I see now that I've maybe relied too heavily on that support and not enough on my own strengths. I see now that the ropes holding that little support raft can come quickly unraveled on the business of the cyber rapids. And, hell, this writer needs to learn to swim!
Hey, it's not the friends who are to blame. They've done what friends do. Befriended. Supported. Cheered. Taught. But life is life, and all good things really can come to an end. And when that end rolls around, I find myself lost and looking for those outside voices---not my own internal voices---to tell me I can do this. That I can write.
I panic.
A fellow author told me once that I seemed to need that outside support, that I did not seem to have the confidence to just...write...without someone egging me on, assuring me. And he was right, I see that now. In some ways, my cyber socializing has crippled more than it has bolstered. And it has been my fault for depending (hate to overuse that word, but it is so fitting) so much on outside validation instead of on my own.
I freeze when plotting, when assigning traits to characters. Instead of listening to the characters as I should, instead of trusting my own judgement with plotting, I must confer with author friends to confirm my ideas are on the right track. Without that feedback, I can't seem to move on my own.
Deep down inside myself, I think I'm a good writer, I have potential talent. But the sooner I learn that for myself and learn to build it---brick by brick---on my own, I'll be better off.
I need to be like the dog at the gate. I need to realize, Okay, I'm on my own. I need to fend for myself. The puppy, by nature, will be able to forge his own new path. His support factor has left him and is not coming back. He has no choice but to go it alone.
I'm not built to be in complete solitude, I need friends. But I CANNOT depend completely on them for my own confidence.

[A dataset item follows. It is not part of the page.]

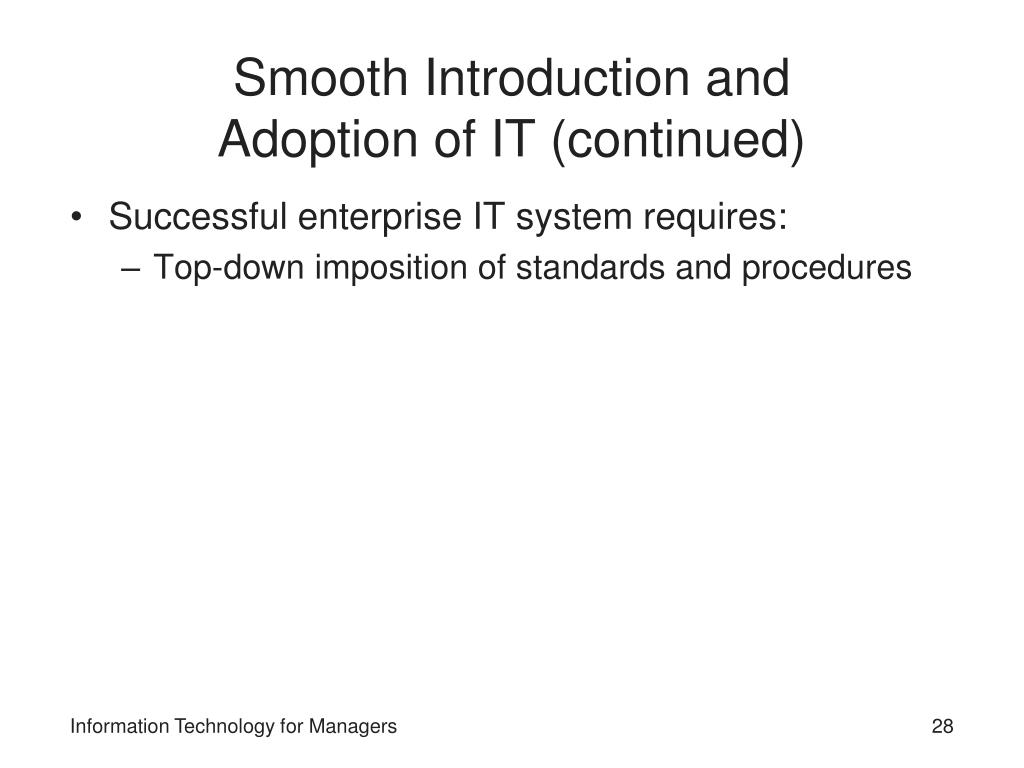 Smooth Introduction and Adoption of IT (continued)

• Successful enterprise IT system requires:
– Top-down imposition of standards and procedures

Information Technology for Managers

28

So maybe, just maybe, I can keep a proper perspective on just how much to lean on friendships for support, but not as a replacement for self-confidence. Maybe just enough for them to gently nudge me and say---as I try to navigate on my own raft---as Milne also said in Winnie-the-Pooh, Promise me you'll always remember: You're braver than you believe, and stronger than you seem, and smarter than you think.